Na procissão seguia o novo rei Filipe III, filho do falecido, e a sua esposa, Isabella de Aragão.
Ao reiniciarem a marcha, após uma paragem na Calábria, Isabella caiu do cavalo; estando grávida de seis meses, a queda provocou um aborto e ela também acabou por falecer, passados poucos dias.
O rei, duplamente enlutado, mandou erguer um mural no local em que Isabella falecera, onde uma figura de mulher, ajoelhada, reza perante uma imagem da Virgem com o Menino.
O trabalho é esculpido e não pintado, como era mais comum, mas é no rosto da figura que recai a nossa atenção.
Para além desta se encontrar de olhos fechados na presença da Virgem e do Menino, o que é invulgar, o rosto está estranhamente inchado e é rasgado por uma enorme cicatriz.
Uma das hipóteses levantadas para estas particularidades é a possibilidade do escultor ter trabalhado com base numa máscara mortuária da rainha, feita logo após o falecimento.
A ser verdadeira, esta hipótese data as primeiras máscaras mortuárias como sendo artefactos criados no século XIII e não no século XV, como é aceite.
Foram várias as vozes que se levantaram contra a hipótese, explicando que não só as máscaras de cera ou gesso não eram utilizadas nessa altura, como elas só se popularizaram dois séculos depois.

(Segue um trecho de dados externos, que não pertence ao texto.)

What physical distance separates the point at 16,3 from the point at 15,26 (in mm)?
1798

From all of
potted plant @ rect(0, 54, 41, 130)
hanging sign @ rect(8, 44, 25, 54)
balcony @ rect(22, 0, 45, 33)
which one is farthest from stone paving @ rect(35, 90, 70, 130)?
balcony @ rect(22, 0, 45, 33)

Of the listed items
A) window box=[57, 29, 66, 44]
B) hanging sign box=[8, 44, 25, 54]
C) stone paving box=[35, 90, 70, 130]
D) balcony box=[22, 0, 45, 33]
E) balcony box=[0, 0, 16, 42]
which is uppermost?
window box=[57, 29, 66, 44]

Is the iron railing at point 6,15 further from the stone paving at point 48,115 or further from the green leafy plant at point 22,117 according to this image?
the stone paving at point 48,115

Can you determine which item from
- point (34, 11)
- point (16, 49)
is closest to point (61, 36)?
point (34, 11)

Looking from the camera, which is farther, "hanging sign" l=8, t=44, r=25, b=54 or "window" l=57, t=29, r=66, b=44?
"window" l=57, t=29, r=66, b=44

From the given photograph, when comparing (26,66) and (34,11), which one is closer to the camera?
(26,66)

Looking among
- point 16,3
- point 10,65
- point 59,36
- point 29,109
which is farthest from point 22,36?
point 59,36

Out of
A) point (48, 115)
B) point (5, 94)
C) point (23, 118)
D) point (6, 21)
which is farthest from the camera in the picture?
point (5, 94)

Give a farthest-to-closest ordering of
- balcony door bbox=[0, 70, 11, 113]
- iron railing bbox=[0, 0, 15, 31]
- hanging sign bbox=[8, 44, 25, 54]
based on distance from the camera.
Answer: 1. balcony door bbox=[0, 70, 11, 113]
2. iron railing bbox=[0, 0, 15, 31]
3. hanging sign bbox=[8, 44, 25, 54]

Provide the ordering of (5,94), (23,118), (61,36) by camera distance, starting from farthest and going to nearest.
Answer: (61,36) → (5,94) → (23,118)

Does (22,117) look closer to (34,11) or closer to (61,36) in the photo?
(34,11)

A existência de uma cicatriz foi explicada como tendo origem num defeito da pedra que foi utilizada para a escultura.

A busca da imagem realista, iniciada no século XIII, irá ser um dos factores que difundirá o uso das máscaras mortuárias nos séculos XV e XVI, uma vez que permitem preservar a imagem realista do morto e, consequentemente, a realização de retratos e estátuas capazes de captar a sua imagem em vida: assim, ao contrário das imagens macabras e, por vezes, quase satíricas, usadas em representações da Morte, nas quais os esqueletos e a putrefacção dos corpos fazem parte da dance macabre com o objectivo de funcionarem como um memento mori, a utilização das máscaras mortuárias tem como objectivo permitir aos artistas a simulação da vida.

A partir do século XV, a realização de moldes de cera ou gesso a partir dos rostos dos mortos,vai ser um hábito comum por toda a Europa, especialmente porque vai também existir uma evolução cultural que esconderá os corpos e terá um impacto directo nas praticas fúnebres, levando ao uso regular de caixões.
Esta ocultação do cadáver levou à necessidade de criar uma representação do morto, o mais próxima possível daquilo que ele foi em vida, para colocar sobre o caixão.
Estas representações eram feitas em madeira ou cera e os artistas recorriam a máscaras mortuárias feitas a partir de moldes criados imediatamente a seguir à morte.
No entanto, mais do que responder a uma necessidade prática, a criação destas máscaras mortuárias respondia a um impulso natural para a preservação da imagem do morto.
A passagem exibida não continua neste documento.